D’autre part, le politologue a constaté que ceux qui ont voté pour cette résolution européenne sont pour la plupart « des Macronistes, des gens proches d’Emmanuel Macron, des gens du milieu droit de la France, et c’est des gens qui travaillent en étroite coopération avec le voisin algérien », a-t-il soulevé.
« Il ne faut pas oublier que les autorités algériennes ont mis beaucoup d’argent dans ce lobbying pour infléchir l’autorité du Maroc. Or, comment voulez-vous donner de la crédibilité à cette situation, alors que le Maroc est un partenaire stratégique de l’UE, et de l’Europe de manière générale« , a tenu à rappeler Aissaoui, notant que « le Royaume dispose depuis un bon moment, d’un statut avancé dans ses relations avec l’Europe« , citant comme exemple le Haut-commissaire européen, Josep Borell, qui était récemment en visite au Maroc et qui a déclaré que « le Royaume est un pays qui a de la valeur et avec lequel l’Europe travaille avec beaucoup d’intelligence« .
En somme, le politologue a estimé que le Parlement européen vient de créer un problème, rappelant ainsi la dernière décision du Parlement marocain de revoir les relations de coopération et les relations qui lient le Maroc au Parlement européen
« Finalement, c’est un évènement assez grave et très difficile que le Parlement européen est en train de vivre. Et ce qui est extraordinaire, c’est que les politiques européens, et français en particulier, ne regardent pas les choses dans le bon sens. Maintenant, on se demande bien pourquoi la France ou encore l’Europe ne remet pas en cause la stabilité ni le caractère, disons, incongru du pouvoir algérien, qui vient de dissoudre complètement une importante institution, celle des Droits de l’Homme en Algérie. C’est un évènement extrêmement historique, dont personne ne parle que ce soit au niveau du Parlement européen où au niveau des médias européens », a-t-il souligné.
Pour conclure, le politique Aissaoui a estimé que le Parlement européen « aura des choses à se reprocher et à faire, et très certainement, l’avenir nous dira comment le Maroc va pouvoir réagir « .

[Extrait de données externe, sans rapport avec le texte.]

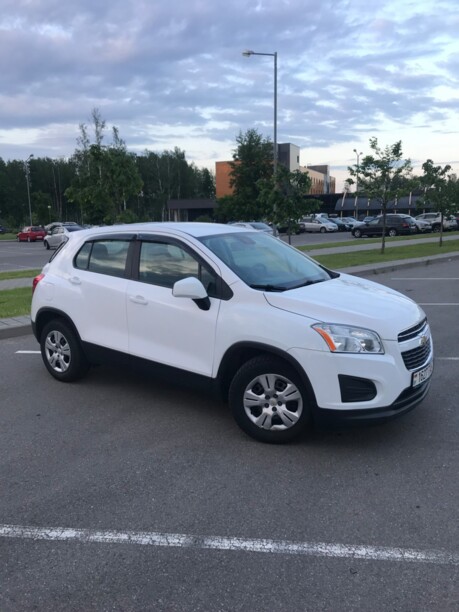 Chevrolet Trax, 2016 г.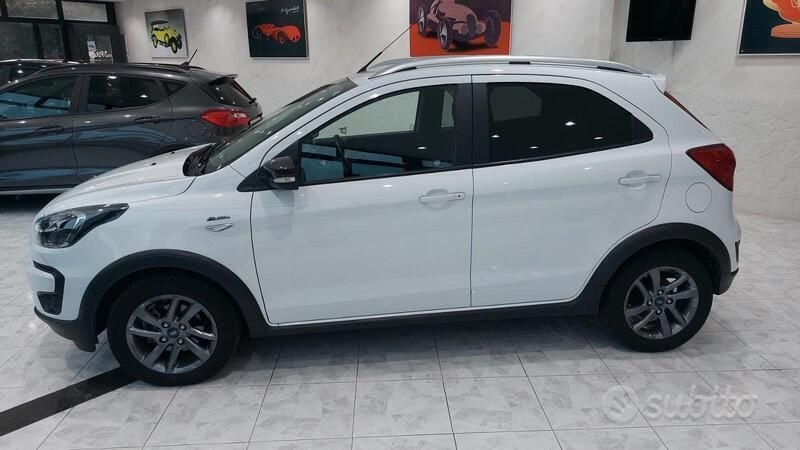 Bianco Usata 2019 Ford Ka Plus Due volumi | 8000 € (Ottimo prezzo) - Immagine 1/3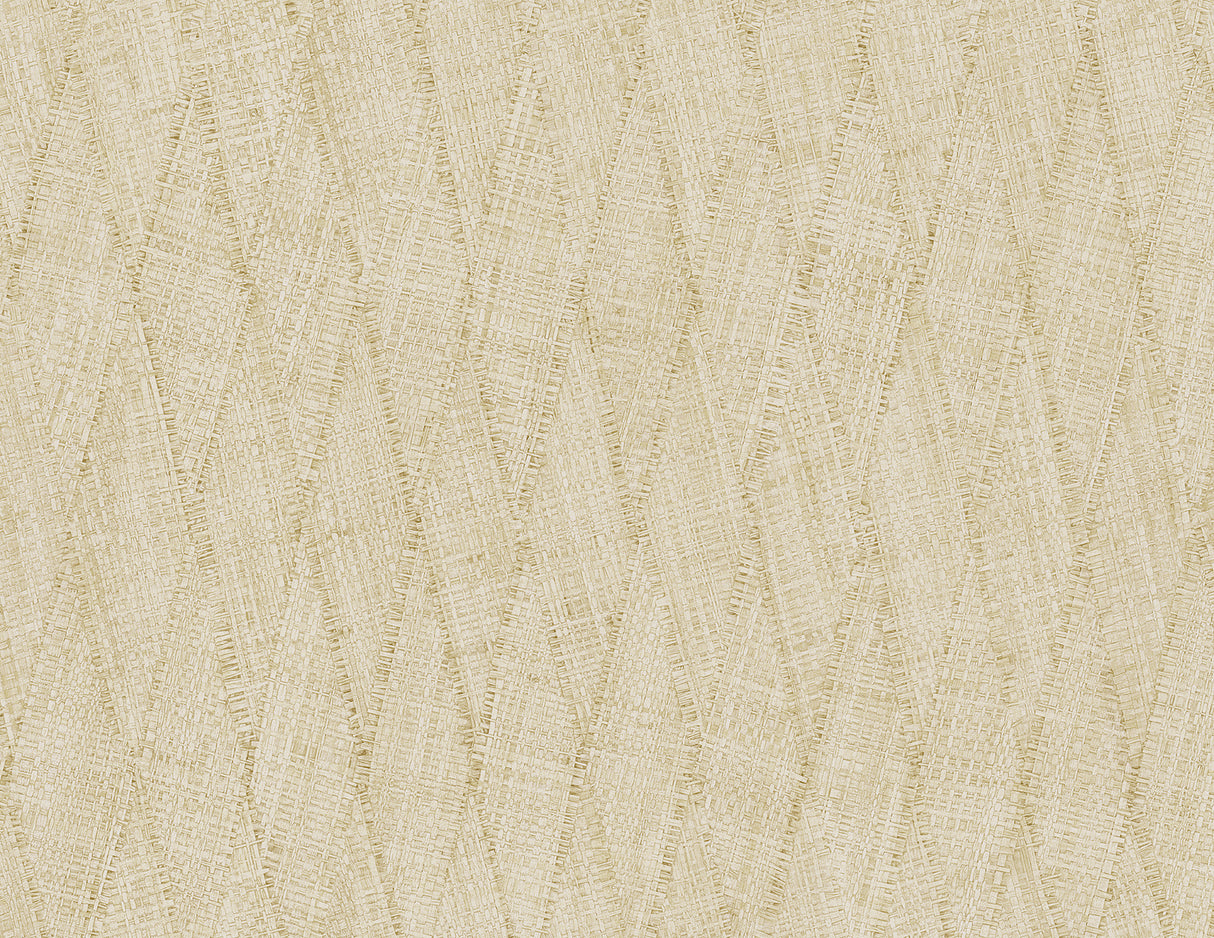 Sun Woven ivory faux weave vinyl wallpaper pattern with matte finish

Mais ce qu’il y a d’extrêmement important à remarquer, dit-il, et ce qui dérange, « c’est la présence du Maroc en Afrique, et sa politique africaine qui lui créent des problèmes avec des pays européens, comme la France, qui ont perdu leur pied et leur position au niveau de l’Afrique et ne souhaitent pas que le Maroc puisse continuer dans ce sens-là », appelant ainsi à être « plus vigilants et attentifs à cette situation ».